THE PERUVIAN CASE STUDY

The vitrified examples under study for this paper come from famous Peruvian sites, considered to belong to the Incas, in South America. To the author's knowledge, there have been no scientific tests made on these stones. This has left the debate open to claims of unusual polishing techniques, natural degradation, lava flows and many other odd explanations. The analysis below eliminates some of these ideas.

The vitrified stones of Peru were first brought to popular attention by Erich von Daniken in the 1970s. He saw the vitrification at Sacsayhuaman and noted it in his book Chariots of the Gods. Peruvian Alfredo Gamarra had identified this vitrification earlier. The identification and cataloging of these intriguing stones has been carried on by Alfredo's son Jesus Gamara, and Jan Peter de Jong.

In Sacsayhuaman, there are many indications of the use of heat. Strange marks on the stones like the one on the right can be found; shiny, completely smooth and with another color to the rest of the rock.

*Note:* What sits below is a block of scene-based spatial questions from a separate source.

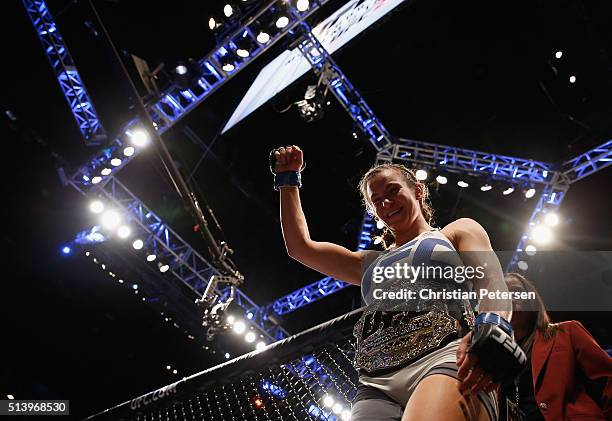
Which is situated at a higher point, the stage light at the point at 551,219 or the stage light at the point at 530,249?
the stage light at the point at 551,219

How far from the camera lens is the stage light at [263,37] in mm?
5510

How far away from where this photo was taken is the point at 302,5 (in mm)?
5312

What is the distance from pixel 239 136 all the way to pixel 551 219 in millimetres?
4540

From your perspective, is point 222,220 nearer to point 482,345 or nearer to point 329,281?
point 329,281

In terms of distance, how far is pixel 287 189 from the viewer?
1865mm

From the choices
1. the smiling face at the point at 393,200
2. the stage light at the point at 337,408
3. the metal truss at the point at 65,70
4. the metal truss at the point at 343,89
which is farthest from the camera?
the metal truss at the point at 65,70

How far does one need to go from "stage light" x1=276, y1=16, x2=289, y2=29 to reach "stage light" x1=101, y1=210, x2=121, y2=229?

Vitrification appears on different kinds of stones and structures. It is found on the perfectly fitted walls with irregular blocks. It is also observed on walls made with regular oblong blocks. It has been spotted on mountainsides, caves and rocks in situ. The location arrangements vary as well. Some sites are surrounded or overbuilt by walls whilst others have single exposed isolated stones. There seems to have been some very adaptable ancient technology at work. A list of vestiges where stonework seems to have been treated with this technology include; Inside the city of Cusco: the walls of Koricancha and Loreto Street, Sacsayhuaman, Kenko, Tetecaca, Templo de la Luna (or Amaru Machay), Zona X, Tambo Machay, Puca Pucara, Pisac, Ollantaytambo, Chinchero, Machu Picchu, Raqchi and in Bolivia in Tiahuanaco.

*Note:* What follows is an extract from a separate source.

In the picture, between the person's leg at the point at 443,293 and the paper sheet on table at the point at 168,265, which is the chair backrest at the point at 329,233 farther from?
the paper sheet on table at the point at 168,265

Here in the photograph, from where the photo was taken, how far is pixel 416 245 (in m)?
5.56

Archaeologists assume that the perfect fitting stones are the most developed style of the Incas. Regardless, there is no explanation of the shiny surfaces that can be observed. These often appear on the borders where the stones join perfectly. There has been nothing other than simple geological analysis of these stones to determine what the phenomenon is. No chemical analysis is known to have been executed. It is normally assumed that these parts were simply polished by the Incas.

During many visits to the vestiges mentioned, Jesus Gamarra and Jan Peter de Jong have examined these stones with highly reflective surfaces. They have captured many of them on video. Through personal observations and analysis of the video material, they have concluded that something other than polishing must have occurred.

The material convinces in several ways. Many cases display some or all of the following qualities mentioned below. The vitrified spots show discoloration and smoothness around the particular areas. They clearly look like the stone has been melted just in those spots.

A simple flashlight test was developed, which helps to identify the layers of glaze or glass. Filming was carried out at night with a flashlight beam passing through the glaze. This shows the reflection and diffraction of the light as it passes through the surface. Sacsayhuaman, Kenko and Loreto Street were all filmed at night using a flashlight or the nocturnal illumination to capture the effect.